Convert the lines below into a JSON array of strings, one string per line, and omit blank lines.

• **Items**:
## Begin

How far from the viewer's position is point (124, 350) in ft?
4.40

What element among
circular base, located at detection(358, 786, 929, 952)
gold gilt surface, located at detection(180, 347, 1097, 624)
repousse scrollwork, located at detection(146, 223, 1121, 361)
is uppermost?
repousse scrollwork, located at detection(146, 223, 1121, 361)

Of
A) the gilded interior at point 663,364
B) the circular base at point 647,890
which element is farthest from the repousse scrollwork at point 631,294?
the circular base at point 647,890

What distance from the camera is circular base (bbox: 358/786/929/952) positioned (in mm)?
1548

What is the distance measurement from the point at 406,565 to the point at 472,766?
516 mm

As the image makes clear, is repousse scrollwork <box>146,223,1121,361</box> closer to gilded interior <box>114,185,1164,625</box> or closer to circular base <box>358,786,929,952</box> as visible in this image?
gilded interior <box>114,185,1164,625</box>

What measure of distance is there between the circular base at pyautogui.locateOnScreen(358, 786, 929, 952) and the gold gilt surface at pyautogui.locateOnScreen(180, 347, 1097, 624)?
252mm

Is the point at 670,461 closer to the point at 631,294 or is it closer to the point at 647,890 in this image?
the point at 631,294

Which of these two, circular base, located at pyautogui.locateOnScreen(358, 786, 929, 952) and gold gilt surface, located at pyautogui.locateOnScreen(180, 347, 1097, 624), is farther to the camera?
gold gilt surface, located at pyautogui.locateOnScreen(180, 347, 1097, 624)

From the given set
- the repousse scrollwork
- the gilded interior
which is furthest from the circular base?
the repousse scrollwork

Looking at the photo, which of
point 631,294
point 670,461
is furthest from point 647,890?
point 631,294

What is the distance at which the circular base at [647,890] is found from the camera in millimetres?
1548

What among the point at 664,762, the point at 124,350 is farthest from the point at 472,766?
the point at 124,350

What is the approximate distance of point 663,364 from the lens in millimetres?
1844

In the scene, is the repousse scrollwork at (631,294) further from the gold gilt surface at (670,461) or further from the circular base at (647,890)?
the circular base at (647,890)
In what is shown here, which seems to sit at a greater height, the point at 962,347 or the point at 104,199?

## End

• **The output**:
[
  "How far from the viewer's position is point (124, 350) in ft?",
  "4.40",
  "What element among",
  "circular base, located at detection(358, 786, 929, 952)",
  "gold gilt surface, located at detection(180, 347, 1097, 624)",
  "repousse scrollwork, located at detection(146, 223, 1121, 361)",
  "is uppermost?",
  "repousse scrollwork, located at detection(146, 223, 1121, 361)",
  "Of",
  "A) the gilded interior at point 663,364",
  "B) the circular base at point 647,890",
  "which element is farthest from the repousse scrollwork at point 631,294?",
  "the circular base at point 647,890",
  "What distance from the camera is circular base (bbox: 358/786/929/952) positioned (in mm)?",
  "1548",
  "What is the distance measurement from the point at 406,565 to the point at 472,766?",
  "516 mm",
  "As the image makes clear, is repousse scrollwork <box>146,223,1121,361</box> closer to gilded interior <box>114,185,1164,625</box> or closer to circular base <box>358,786,929,952</box> as visible in this image?",
  "gilded interior <box>114,185,1164,625</box>",
  "What measure of distance is there between the circular base at pyautogui.locateOnScreen(358, 786, 929, 952) and the gold gilt surface at pyautogui.locateOnScreen(180, 347, 1097, 624)?",
  "252mm",
  "Is the point at 670,461 closer to the point at 631,294 or is it closer to the point at 647,890 in this image?",
  "the point at 631,294",
  "Which of these two, circular base, located at pyautogui.locateOnScreen(358, 786, 929, 952) and gold gilt surface, located at pyautogui.locateOnScreen(180, 347, 1097, 624), is farther to the camera?",
  "gold gilt surface, located at pyautogui.locateOnScreen(180, 347, 1097, 624)",
  "From the given set",
  "- the repousse scrollwork",
  "- the gilded interior",
  "which is furthest from the circular base?",
  "the repousse scrollwork",
  "Looking at the photo, which of",
  "point 631,294",
  "point 670,461",
  "is furthest from point 647,890?",
  "point 631,294",
  "What is the distance at which the circular base at [647,890] is found from the camera in millimetres?",
  "1548",
  "What among the point at 664,762, the point at 124,350 is farthest from the point at 472,766?",
  "the point at 124,350",
  "What is the approximate distance of point 663,364 from the lens in millimetres?",
  "1844",
  "In the scene, is the repousse scrollwork at (631,294) further from the gold gilt surface at (670,461) or further from the circular base at (647,890)?",
  "the circular base at (647,890)",
  "In what is shown here, which seems to sit at a greater height, the point at 962,347 or the point at 104,199?"
]